» **Stored data entries**
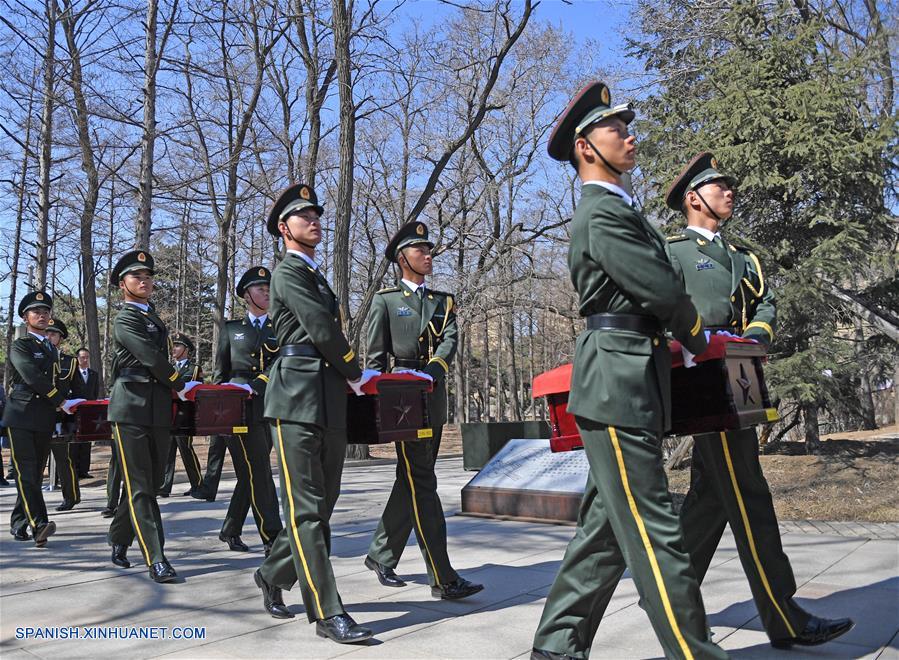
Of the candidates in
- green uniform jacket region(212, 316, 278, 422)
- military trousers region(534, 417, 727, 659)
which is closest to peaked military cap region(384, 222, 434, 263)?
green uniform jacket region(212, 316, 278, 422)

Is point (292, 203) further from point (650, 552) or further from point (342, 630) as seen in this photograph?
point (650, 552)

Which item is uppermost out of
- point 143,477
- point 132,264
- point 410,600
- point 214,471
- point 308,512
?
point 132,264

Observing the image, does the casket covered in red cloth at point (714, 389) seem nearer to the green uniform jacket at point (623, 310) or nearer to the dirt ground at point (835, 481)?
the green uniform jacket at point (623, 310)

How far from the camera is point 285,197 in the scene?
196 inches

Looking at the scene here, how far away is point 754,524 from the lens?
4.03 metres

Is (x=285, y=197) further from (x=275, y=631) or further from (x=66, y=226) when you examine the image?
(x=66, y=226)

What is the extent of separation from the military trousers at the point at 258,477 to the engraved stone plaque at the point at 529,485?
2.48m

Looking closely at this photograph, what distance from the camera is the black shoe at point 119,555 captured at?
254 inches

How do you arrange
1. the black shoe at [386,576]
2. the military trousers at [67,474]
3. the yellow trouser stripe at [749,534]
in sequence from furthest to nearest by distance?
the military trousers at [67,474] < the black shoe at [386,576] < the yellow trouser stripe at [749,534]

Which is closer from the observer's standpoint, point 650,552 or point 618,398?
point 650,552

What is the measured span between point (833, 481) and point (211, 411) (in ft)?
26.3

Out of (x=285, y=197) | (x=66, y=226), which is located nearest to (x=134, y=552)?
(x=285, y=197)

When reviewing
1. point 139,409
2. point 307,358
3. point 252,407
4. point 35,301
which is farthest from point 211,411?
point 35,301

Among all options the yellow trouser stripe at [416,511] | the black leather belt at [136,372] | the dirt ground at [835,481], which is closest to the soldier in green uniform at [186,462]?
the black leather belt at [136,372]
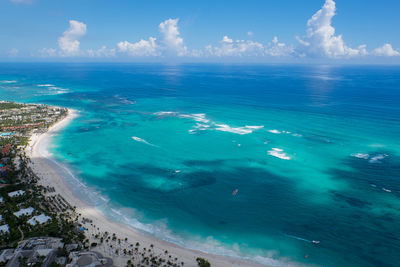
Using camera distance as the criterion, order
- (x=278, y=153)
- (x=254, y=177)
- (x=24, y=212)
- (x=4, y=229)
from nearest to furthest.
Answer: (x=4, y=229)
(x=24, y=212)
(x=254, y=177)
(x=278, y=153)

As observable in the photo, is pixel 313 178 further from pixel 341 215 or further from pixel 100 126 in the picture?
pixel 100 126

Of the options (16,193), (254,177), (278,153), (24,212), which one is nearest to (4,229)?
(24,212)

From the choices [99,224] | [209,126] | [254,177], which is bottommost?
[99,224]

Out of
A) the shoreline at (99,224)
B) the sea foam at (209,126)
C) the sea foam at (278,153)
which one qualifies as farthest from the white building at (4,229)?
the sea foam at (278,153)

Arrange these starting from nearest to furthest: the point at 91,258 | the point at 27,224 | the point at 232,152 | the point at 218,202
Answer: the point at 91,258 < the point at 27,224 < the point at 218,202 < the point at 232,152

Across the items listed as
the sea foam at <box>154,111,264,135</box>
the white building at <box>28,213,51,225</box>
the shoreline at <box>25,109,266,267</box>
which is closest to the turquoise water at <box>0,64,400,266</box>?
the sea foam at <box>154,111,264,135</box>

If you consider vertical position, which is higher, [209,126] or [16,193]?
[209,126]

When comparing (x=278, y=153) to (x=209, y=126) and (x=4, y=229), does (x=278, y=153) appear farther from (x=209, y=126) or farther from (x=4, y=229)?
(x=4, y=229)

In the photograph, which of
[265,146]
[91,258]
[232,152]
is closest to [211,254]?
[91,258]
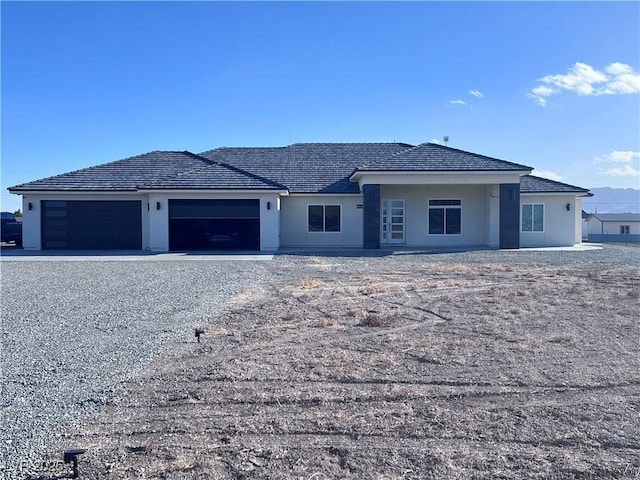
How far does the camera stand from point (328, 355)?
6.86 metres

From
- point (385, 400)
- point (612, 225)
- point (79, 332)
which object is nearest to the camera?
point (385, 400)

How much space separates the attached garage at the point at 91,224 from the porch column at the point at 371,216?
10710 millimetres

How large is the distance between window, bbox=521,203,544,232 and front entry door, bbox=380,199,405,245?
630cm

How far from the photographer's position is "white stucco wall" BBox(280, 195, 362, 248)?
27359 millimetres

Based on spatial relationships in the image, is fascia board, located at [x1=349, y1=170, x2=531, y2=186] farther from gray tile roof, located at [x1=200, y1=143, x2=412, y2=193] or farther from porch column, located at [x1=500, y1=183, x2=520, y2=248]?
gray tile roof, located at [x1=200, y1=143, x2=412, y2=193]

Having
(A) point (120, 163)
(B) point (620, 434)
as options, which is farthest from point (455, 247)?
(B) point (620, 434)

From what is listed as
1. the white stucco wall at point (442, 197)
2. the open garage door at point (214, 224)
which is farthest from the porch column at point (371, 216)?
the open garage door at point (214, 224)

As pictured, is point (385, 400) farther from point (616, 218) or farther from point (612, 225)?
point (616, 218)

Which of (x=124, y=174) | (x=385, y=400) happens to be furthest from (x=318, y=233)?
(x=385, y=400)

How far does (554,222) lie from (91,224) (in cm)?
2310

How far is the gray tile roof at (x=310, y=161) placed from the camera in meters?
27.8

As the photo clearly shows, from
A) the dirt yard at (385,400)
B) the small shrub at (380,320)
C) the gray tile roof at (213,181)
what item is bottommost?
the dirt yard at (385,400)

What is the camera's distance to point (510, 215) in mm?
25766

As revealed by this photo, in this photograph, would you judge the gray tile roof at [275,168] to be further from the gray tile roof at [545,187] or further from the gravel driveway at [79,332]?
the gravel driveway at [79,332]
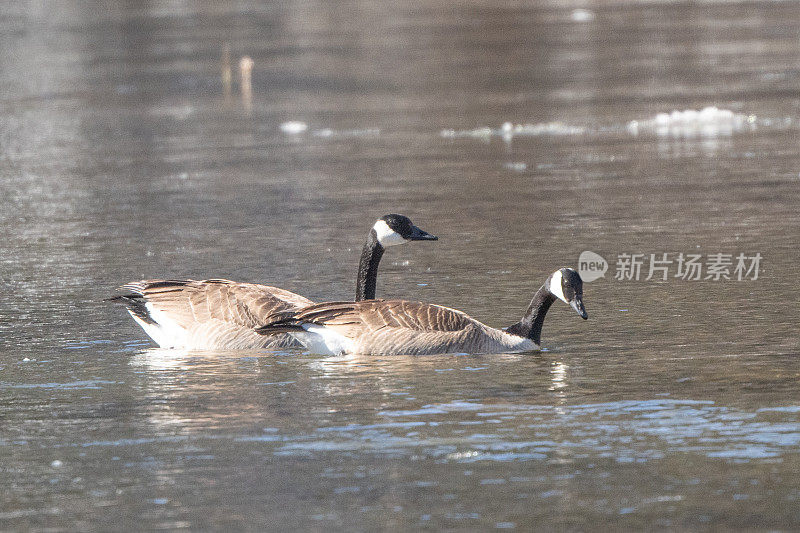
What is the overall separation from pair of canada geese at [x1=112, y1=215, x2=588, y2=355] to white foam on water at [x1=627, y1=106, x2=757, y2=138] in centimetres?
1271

...

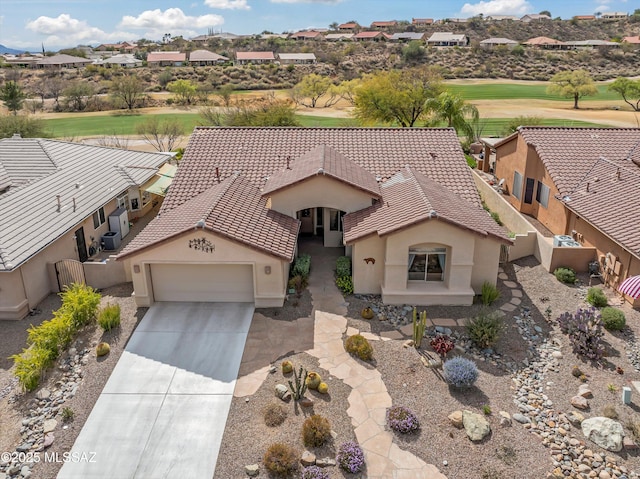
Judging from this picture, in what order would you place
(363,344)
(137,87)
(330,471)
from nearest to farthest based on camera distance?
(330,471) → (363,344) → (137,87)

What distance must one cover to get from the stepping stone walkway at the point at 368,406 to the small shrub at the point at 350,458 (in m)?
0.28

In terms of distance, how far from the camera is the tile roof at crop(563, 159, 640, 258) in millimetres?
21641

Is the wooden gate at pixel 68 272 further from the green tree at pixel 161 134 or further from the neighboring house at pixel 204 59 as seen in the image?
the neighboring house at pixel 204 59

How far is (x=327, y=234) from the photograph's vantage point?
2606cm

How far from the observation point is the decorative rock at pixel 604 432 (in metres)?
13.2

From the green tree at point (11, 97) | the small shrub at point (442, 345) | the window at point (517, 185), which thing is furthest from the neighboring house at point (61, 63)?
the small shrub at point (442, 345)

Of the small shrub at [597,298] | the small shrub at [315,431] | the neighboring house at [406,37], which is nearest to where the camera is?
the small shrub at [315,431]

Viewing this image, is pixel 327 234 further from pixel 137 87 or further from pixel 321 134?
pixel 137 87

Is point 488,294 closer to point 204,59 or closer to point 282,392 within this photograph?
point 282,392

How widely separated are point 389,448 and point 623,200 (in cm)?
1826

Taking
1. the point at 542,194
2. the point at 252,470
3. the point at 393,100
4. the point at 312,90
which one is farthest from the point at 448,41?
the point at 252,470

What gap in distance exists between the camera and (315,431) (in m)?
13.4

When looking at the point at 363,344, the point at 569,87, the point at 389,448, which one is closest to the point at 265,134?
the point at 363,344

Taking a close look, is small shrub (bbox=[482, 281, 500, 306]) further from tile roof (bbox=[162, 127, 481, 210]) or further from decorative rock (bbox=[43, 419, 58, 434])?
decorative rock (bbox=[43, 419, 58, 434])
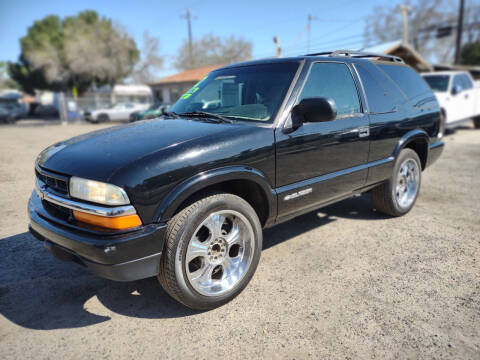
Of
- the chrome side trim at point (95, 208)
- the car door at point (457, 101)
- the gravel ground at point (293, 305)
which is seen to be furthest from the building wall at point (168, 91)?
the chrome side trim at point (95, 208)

» **WHAT IS BEING ASKED**
Please copy out the data word for word, starting at the line that contains "How far from the photographer's" and stopping after the line that contains "27359 millimetres".

» **TASK RESPONSE**
How far from the photographer's position is "white stucco wall" BBox(280, 195, 362, 248)?
27359 millimetres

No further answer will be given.